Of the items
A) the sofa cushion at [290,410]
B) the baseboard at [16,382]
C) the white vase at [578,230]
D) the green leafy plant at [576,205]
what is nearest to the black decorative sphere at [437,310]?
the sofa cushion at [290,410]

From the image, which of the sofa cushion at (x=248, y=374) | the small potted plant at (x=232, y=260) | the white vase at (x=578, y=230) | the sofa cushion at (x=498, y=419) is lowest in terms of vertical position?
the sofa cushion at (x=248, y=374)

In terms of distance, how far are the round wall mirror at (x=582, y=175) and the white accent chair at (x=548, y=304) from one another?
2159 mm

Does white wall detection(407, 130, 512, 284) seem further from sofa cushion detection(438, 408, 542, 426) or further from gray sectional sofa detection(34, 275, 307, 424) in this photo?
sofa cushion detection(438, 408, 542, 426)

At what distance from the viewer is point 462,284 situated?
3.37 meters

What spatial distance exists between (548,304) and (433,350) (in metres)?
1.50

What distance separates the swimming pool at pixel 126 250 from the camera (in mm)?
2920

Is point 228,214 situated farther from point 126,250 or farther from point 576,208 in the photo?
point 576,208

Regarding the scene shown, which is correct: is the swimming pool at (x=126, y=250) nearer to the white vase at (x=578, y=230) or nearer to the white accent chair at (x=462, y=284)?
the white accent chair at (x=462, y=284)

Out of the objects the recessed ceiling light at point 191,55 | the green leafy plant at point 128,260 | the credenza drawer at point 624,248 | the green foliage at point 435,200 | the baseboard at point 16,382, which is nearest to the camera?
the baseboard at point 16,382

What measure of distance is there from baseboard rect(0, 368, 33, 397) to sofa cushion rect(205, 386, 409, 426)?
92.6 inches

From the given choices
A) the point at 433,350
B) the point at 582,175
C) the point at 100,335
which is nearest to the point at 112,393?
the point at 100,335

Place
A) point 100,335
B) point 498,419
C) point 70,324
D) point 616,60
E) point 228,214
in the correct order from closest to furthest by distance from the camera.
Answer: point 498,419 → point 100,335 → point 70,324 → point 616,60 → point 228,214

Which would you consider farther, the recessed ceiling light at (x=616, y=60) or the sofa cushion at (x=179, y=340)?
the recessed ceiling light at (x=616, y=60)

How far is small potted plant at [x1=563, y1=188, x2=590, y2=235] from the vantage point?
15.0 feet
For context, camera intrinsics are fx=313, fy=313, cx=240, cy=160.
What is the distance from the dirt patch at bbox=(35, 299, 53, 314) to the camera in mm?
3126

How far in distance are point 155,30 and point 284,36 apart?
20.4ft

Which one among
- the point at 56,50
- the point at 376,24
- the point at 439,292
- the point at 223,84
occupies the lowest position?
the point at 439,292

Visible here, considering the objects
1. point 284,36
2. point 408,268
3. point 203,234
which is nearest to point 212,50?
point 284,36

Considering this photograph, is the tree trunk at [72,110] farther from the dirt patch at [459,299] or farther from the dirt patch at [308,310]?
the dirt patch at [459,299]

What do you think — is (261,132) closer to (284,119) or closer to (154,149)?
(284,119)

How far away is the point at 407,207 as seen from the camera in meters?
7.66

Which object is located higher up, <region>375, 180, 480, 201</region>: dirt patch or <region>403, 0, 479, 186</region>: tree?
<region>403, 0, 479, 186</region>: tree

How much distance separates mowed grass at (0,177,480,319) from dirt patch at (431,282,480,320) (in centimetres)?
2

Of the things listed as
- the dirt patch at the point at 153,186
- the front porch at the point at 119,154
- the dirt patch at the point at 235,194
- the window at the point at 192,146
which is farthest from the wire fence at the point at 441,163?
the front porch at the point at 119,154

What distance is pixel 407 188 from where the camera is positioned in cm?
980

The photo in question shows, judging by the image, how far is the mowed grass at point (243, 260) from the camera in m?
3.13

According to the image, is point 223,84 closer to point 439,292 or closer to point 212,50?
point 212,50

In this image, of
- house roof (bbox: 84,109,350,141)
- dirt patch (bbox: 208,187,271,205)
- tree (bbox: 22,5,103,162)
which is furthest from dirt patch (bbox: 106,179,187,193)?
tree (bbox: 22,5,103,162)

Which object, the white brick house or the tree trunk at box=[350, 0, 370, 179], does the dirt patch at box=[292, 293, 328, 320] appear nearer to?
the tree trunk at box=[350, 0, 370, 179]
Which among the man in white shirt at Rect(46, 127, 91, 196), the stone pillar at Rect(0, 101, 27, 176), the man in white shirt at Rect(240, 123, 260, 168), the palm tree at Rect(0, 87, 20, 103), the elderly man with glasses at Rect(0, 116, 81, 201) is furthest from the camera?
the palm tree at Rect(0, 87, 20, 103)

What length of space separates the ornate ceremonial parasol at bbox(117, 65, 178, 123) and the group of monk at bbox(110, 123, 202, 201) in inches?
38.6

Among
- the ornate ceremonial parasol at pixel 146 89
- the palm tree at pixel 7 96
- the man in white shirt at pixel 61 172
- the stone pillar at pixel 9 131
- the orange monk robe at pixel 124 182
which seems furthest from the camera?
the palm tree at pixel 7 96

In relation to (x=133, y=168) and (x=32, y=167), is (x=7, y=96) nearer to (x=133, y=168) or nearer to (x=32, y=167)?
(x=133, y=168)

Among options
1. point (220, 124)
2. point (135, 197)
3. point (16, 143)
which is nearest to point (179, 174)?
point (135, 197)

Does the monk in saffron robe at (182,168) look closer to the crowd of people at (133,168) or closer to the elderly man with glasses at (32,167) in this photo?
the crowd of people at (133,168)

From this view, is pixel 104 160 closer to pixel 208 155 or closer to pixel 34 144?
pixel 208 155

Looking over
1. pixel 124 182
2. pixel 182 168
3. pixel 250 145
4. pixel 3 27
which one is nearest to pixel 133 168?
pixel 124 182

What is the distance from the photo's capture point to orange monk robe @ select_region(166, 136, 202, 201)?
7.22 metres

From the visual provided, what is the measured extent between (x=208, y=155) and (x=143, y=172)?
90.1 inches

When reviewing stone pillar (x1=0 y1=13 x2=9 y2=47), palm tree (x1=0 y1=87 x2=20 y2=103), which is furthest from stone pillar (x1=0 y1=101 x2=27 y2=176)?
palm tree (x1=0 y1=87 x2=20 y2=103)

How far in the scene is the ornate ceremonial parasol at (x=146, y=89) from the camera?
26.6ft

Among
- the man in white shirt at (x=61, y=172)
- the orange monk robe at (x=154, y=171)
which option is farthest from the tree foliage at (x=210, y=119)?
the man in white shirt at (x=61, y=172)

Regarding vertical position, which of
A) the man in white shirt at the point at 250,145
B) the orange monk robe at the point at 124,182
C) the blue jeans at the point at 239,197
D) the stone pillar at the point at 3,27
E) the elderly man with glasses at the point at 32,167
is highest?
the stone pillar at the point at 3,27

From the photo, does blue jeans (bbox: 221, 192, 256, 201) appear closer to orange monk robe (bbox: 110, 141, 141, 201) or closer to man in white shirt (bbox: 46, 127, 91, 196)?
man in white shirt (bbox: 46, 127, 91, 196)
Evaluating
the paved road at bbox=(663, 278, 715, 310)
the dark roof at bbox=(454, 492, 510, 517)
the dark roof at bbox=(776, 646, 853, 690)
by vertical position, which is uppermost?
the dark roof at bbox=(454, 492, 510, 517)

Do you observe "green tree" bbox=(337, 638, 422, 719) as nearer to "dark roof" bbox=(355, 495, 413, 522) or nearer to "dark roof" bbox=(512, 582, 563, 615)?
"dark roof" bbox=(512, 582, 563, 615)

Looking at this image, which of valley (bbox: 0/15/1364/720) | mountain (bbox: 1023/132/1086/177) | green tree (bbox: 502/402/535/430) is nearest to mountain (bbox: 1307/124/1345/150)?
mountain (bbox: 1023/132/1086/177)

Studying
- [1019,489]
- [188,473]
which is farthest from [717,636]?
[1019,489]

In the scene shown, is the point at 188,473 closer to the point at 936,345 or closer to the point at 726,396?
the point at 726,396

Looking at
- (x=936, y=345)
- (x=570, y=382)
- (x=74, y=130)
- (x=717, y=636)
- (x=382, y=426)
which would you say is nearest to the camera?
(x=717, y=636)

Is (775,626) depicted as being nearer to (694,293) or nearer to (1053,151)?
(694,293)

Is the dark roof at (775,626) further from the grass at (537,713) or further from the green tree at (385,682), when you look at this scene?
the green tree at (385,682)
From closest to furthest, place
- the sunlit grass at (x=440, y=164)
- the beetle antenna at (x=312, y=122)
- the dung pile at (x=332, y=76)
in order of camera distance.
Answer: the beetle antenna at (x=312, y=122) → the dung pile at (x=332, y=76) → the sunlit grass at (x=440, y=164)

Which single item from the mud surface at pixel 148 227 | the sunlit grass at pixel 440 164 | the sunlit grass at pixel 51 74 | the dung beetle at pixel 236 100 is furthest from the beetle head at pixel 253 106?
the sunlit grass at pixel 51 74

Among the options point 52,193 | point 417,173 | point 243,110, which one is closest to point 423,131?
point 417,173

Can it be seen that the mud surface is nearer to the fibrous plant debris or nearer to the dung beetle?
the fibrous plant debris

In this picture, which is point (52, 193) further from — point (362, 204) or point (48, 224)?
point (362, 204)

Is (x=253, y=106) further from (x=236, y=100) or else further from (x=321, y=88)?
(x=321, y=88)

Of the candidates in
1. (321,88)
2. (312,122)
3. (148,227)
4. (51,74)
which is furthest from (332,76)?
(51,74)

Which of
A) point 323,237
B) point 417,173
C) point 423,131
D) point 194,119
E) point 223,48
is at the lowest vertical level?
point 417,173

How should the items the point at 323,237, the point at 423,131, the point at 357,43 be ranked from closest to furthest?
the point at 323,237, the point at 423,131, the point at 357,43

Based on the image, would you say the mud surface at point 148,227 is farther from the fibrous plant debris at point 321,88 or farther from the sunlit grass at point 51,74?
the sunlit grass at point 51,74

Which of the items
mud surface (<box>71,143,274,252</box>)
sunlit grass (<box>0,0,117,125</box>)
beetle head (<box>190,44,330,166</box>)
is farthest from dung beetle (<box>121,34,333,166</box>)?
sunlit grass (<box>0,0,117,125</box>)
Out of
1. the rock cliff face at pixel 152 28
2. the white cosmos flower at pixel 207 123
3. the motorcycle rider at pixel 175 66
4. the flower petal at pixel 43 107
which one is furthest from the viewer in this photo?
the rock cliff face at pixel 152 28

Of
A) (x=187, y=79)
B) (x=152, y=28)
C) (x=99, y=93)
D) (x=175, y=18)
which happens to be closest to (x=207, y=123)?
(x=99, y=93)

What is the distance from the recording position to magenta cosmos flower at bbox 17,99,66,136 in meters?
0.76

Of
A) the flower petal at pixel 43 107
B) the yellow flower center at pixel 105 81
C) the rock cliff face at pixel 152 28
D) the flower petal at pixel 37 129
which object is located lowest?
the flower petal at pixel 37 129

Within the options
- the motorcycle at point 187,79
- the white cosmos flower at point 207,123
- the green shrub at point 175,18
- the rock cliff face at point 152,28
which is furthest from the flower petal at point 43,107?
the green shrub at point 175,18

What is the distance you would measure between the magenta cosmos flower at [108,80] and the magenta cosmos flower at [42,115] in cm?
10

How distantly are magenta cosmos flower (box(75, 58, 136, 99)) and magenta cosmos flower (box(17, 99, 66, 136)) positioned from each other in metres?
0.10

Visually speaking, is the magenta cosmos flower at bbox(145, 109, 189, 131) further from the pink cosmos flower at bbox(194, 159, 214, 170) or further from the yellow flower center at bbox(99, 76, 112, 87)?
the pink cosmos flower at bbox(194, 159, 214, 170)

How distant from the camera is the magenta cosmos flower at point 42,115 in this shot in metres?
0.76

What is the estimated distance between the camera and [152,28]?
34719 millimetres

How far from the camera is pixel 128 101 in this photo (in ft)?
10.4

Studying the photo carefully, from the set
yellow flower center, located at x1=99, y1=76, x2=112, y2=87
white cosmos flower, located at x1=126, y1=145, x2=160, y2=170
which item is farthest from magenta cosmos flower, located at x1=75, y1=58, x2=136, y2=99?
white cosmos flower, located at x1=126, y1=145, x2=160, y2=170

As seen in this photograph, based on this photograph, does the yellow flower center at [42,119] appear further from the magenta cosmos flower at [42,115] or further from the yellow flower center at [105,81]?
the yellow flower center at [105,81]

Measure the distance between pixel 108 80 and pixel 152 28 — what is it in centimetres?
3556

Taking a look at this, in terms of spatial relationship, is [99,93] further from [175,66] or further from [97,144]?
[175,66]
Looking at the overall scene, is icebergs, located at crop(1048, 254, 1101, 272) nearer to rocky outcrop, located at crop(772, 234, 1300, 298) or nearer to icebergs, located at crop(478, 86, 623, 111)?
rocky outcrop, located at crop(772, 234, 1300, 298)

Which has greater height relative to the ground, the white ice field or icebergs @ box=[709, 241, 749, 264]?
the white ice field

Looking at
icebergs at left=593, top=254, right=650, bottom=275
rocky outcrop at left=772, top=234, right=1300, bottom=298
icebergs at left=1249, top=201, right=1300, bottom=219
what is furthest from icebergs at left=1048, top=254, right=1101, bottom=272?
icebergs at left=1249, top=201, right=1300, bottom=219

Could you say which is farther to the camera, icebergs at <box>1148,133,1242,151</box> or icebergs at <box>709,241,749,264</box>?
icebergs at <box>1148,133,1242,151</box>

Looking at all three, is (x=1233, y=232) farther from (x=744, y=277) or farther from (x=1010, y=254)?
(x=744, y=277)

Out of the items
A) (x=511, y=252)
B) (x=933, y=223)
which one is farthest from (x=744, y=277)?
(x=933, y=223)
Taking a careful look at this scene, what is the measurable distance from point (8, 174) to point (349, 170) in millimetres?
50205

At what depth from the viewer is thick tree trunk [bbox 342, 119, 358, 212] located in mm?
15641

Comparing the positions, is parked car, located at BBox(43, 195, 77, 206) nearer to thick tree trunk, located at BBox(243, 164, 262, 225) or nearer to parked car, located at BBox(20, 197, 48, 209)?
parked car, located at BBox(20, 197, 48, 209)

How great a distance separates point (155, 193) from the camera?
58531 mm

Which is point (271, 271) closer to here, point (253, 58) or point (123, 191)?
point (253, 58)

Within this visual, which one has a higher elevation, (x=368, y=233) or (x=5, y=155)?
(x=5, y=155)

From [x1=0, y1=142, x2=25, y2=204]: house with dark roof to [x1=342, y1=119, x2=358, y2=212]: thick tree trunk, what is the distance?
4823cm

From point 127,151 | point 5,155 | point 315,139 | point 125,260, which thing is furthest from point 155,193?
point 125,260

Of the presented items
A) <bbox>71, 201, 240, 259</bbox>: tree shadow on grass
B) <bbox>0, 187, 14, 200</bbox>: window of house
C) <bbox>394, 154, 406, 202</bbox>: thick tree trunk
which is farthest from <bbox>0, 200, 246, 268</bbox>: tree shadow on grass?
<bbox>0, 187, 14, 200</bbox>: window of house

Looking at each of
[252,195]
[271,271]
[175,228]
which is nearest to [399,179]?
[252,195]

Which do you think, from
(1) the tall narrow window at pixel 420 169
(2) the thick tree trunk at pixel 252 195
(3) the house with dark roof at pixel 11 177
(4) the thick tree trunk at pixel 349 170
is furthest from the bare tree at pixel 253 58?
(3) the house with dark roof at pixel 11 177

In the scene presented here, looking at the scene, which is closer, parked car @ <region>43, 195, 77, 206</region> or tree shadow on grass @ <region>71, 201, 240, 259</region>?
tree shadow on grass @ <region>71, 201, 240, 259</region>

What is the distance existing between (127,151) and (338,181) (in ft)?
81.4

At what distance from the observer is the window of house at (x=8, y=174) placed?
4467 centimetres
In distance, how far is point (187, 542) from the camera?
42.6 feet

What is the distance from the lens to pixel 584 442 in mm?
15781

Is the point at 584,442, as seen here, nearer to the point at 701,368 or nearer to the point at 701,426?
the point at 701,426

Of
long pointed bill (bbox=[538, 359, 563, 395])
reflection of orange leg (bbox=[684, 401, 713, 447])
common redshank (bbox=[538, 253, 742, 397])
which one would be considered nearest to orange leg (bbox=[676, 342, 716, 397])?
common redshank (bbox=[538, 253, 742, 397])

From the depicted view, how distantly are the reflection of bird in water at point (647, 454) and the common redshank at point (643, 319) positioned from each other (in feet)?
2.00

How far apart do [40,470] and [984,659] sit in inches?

* * * * * * * * *

Reproduce only the lines running from the one that contains "In distance, how" to the last line of the records.

**Response to this exercise**
In distance, how far is point (187, 542) from the camera?
42.6 feet

What is the distance from the lens to pixel 584 442 in mm?
15781

Is the point at 584,442, as seen here, nearer to the point at 701,368 or nearer to the point at 701,426?
the point at 701,426

Of
long pointed bill (bbox=[538, 359, 563, 395])
reflection of orange leg (bbox=[684, 401, 713, 447])
common redshank (bbox=[538, 253, 742, 397])
which one would be considered nearest to orange leg (bbox=[676, 342, 716, 397])?
common redshank (bbox=[538, 253, 742, 397])

From the depicted view, how distantly are the reflection of bird in water at point (647, 454) and the common redshank at point (643, 319) positioned from each other (in feet)?
2.00

How far apart do [40,470] and [984,659] sit in inches?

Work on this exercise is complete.